**TASKS FOR THIS EXERCISE**
1: In the biography of Alan Hyde Gardner, what date does the text give for his commission as lieutenant?
2: Resume the biography of Alan Hyde Gardner after its last sentence and write the next stretch of his career.

**GIVEN TEXT**
* * * * *
Hon. Lord Alan Hyde Gardner, 2nd Baron
1770-1815. Born on 5 February 1770, he was the eldest of nine sons of Admiral Lord Gardner and of his wife Susannah Hyde Gale. He was the brother of Major-General Hon. William Henry Gardner and of Rear-Admiral Francis Farrington Gardner.
Gardner joined the Navy in 1781 to serve with his father aboard the Duke 90, seeing action and being wounded at the Battle of the Saintes on 12 April 1782.
He was commissioned lieutenant on 12 January 1787, and was promoted commander of the sloop Cygnet 14 on 1 December 1788 whilst on the Jamaican station where his father was the commander-in-chief, his promotion arising as a result of various postings occasioned by the untimely death of Captain Hon. John Whitmore Chetwynd. He was posted captain on 12 November 1790 and upon the arrival of the Daphne 20 at Jamaica he exchanged with Commander Philip Durham into that vessel, his promotion being dated some ten days prior to that of a host of other young officers. In September 1791 he sailed for England via St. Domingo, and he arrived at Portsmouth at the end of October, delivering news of the Negro insurrection on Hispaniola.
* * * * *
**SUPPLIED MATERIAL**
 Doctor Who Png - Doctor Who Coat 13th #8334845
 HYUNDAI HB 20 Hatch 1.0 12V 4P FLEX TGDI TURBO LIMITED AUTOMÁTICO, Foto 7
* * * * *
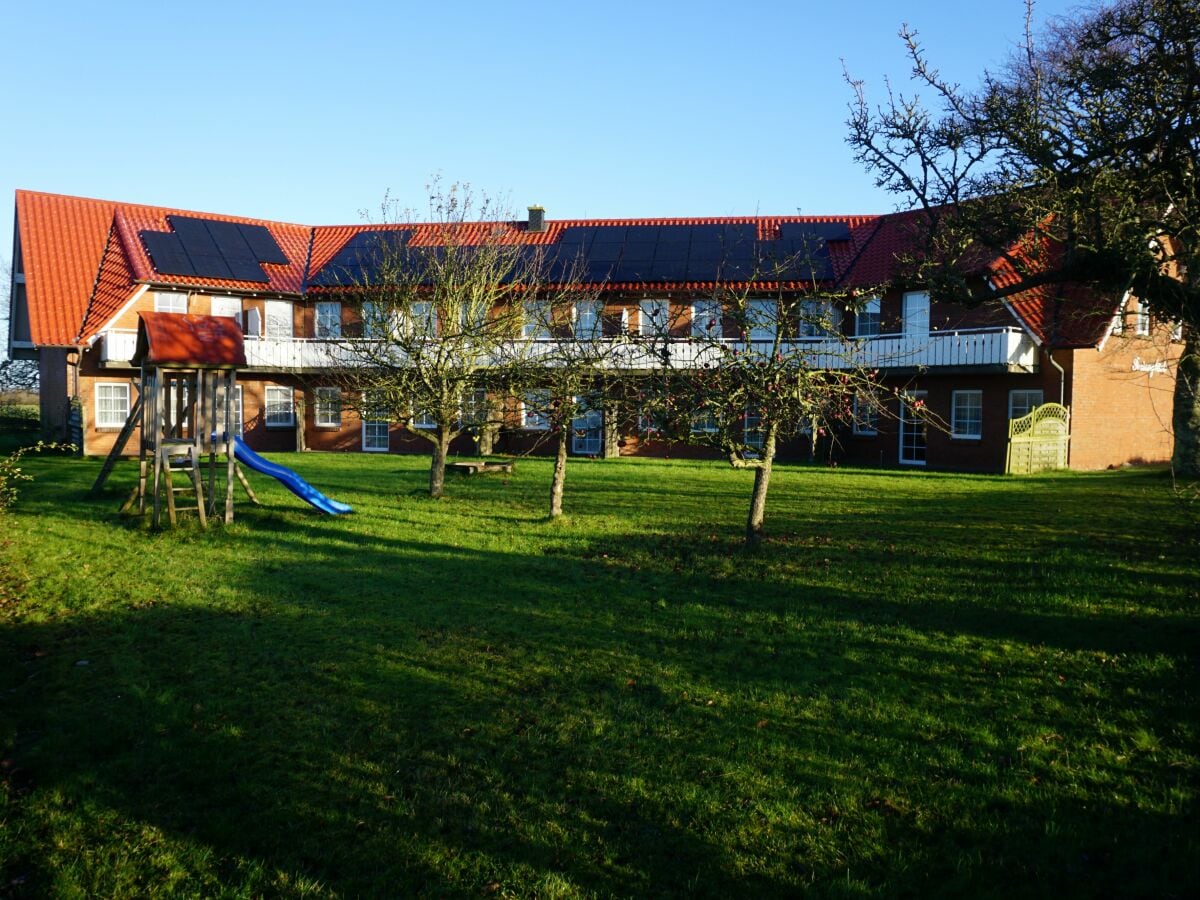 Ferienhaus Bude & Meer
* * * * *
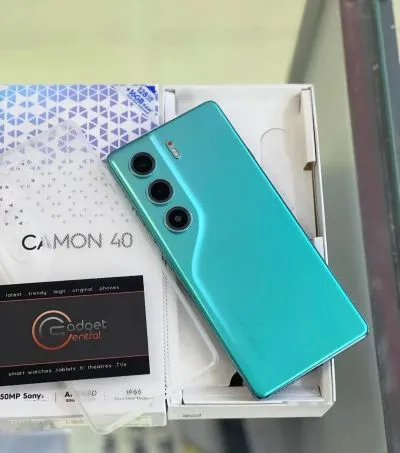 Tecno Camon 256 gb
* * * * *
**EXPECTED RESPONSES**
1: 12 January 1787

2:
Gardner recommissioned the Circe 28 in April 1792, taking the payroll out to Nova Scotia from London, and arriving back at Portsmouth via Lisbon in December. During the first month of 1793 he was attached to Commodore Hon. George Murray’s squadron in the Downs, and thereafter in the Schelde before returning to Portsmouth in the last week of January with war against France imminent.
Commissioning the Heroine 32 at the beginning of February 1793, he departed in March for the Leeward Islands with his father’s squadron to serve in the largely unsuccessful campaign on that station. On 24 September his frigate arrived back at Plymouth having parted from the returning squadron eleven days earlier, and he immediately set off for the Admiralty with his father’s despatches.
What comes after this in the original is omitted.